Van Vogt’s story of the menacing cat being from a dying world, Coeurl, would in turn inspire films such as Alien.

“When Slan, a four-part serial by A.E. Van Vogt, began in the September 1940 issue of Astounding, the past mediocrity of most mutant fiction was forgotten,” noted The Visual Encyclopedia of Science Fiction. “The novel came to be recognized as a classic. Van Vogt was the first author seriously to explore the sociological implications of a mutant race attempting to survive among normal humanity.”

“Probably the most noted stories (in the area of genetic engineering) were written by James Blish between 1942 and 1955 and collected together in The Seedling Stars (1956),” the Visual Encyclopedia reported. “A.E. Van Vogt’s The Silkie (1964) echoes Blish in the genetic manipulation of human embryos to suit their adult form for life underwater and in airless environments.”

Silkies can change into three forms — Earth-dwelling, ocean-dwelling, and space-dwelling — and possess various super senses. Their “logic of levels” is a psychological power that enables them to manipulate other beings by accessing unconscious mental processes, and they can also employ energy offensively or defensively.

Van Vogt’s narrative style has been described as fragmented and bizarre, but it worked for many readers.

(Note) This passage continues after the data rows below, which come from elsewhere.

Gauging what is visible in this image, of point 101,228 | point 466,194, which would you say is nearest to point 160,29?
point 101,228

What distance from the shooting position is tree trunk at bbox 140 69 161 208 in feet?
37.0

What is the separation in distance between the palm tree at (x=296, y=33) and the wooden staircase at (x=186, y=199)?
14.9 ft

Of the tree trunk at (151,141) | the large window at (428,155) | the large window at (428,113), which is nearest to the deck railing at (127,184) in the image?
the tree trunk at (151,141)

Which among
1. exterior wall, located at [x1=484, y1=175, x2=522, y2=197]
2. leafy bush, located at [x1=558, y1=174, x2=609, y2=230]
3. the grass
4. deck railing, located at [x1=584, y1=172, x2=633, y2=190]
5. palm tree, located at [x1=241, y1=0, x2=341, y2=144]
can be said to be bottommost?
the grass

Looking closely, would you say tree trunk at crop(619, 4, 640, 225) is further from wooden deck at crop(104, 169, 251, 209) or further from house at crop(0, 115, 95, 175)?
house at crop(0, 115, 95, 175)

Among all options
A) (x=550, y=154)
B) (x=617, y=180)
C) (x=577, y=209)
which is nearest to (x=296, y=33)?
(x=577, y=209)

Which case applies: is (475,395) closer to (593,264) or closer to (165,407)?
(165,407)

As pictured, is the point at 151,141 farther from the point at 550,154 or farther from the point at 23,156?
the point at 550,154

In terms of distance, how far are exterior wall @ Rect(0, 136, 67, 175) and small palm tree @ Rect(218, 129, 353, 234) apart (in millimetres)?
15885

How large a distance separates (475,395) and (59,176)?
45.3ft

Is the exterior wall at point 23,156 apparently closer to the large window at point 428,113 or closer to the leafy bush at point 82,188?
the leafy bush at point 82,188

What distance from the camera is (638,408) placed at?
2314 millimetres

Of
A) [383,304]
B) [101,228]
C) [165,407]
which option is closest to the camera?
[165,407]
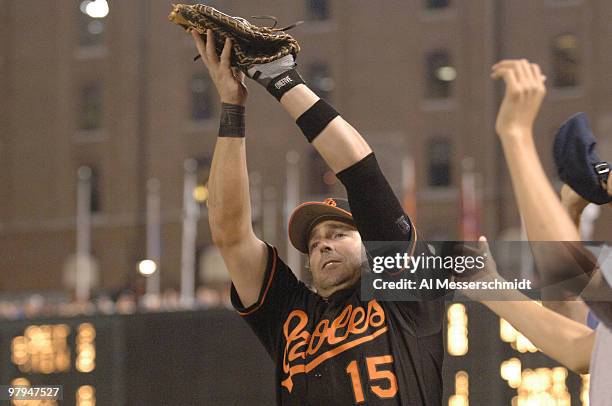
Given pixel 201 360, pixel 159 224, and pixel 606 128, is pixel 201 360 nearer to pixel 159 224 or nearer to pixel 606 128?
pixel 606 128

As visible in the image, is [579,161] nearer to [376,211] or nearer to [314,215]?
[376,211]

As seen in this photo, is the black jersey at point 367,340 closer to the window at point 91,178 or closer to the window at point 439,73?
the window at point 439,73

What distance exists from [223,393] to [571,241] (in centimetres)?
301

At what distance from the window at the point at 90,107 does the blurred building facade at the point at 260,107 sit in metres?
0.04

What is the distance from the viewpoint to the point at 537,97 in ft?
6.00

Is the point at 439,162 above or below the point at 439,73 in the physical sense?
below

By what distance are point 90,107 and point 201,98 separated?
4070 mm

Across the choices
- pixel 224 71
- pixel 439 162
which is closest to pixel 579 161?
pixel 224 71

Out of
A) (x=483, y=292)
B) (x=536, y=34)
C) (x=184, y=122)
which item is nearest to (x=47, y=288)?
(x=184, y=122)

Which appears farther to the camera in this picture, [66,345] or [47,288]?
[47,288]

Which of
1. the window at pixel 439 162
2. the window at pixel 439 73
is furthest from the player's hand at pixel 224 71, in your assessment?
the window at pixel 439 162

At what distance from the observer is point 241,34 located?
2293 millimetres

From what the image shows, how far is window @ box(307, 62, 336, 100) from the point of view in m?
22.1

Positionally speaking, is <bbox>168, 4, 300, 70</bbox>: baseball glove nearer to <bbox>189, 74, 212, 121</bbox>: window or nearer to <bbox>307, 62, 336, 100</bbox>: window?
<bbox>307, 62, 336, 100</bbox>: window
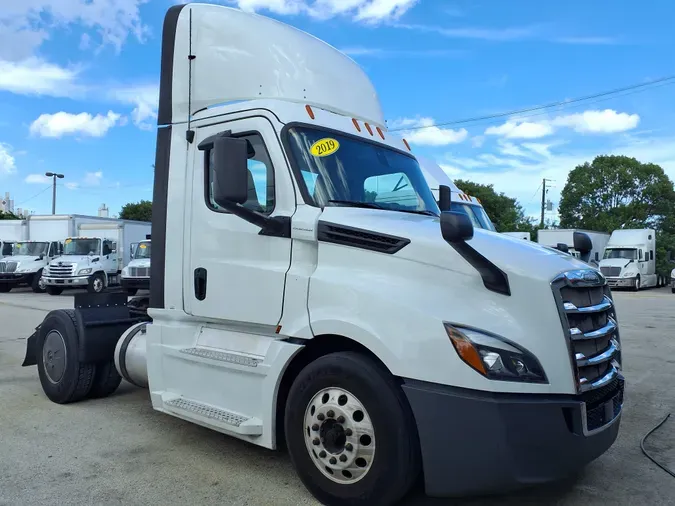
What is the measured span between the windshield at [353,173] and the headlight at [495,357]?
1290 millimetres

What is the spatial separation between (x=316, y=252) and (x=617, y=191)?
4732cm

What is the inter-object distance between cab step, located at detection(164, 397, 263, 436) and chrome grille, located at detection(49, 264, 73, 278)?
2020 centimetres

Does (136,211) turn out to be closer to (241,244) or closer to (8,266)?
(8,266)

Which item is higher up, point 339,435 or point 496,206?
point 496,206

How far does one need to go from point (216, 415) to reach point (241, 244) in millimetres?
1248

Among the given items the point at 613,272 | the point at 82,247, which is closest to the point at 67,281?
the point at 82,247

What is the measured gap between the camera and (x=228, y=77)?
4.55m

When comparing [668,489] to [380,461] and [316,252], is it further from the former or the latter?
[316,252]

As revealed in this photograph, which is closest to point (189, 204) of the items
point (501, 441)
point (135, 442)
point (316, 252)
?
point (316, 252)

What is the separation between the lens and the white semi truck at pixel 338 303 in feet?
10.1

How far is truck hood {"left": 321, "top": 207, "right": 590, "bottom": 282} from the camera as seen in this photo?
3209 millimetres

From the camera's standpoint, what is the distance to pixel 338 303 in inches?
138

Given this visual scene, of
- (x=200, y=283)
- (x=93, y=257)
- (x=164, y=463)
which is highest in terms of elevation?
(x=200, y=283)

Here’s a passage that’s typical of Van Vogt’s often dream-like writing: “A shark swam lazily out of the jungle of waving fronds and as lazily, or so it seemed, came toward him, turned on its side and, mouth open, teeth showing, slashed at him with its enormous jaws.

“Cemp impressed a pattern on an energy wave that was passing through his brain going toward the beast. It was a pattern that stimulated an extremely primitive mechanism in the shark: the mechanism by which pictures were created in the brain.

“The shark had no defense against controlled over-stimulation of its picture-making ability. In a flash, it visualized its teeth closing on its victim and imagined a bloody struggle, followed by a feast. And then, sated, stomach full, it imagined itself swimming back into the shadows, into the underwater forest in this tiny segment of a huge spaceship cruising near Jupiter.

“As the overstimulation continued, its pictures ceased to connect with body movements at all. It drifted forward and finally bumped, unnoticing, into a coral embankment. There it hung, dreaming that it was in motion. It was being attacked through a logic related to its structure, a level that bypassed its own gigantic attack equipment.”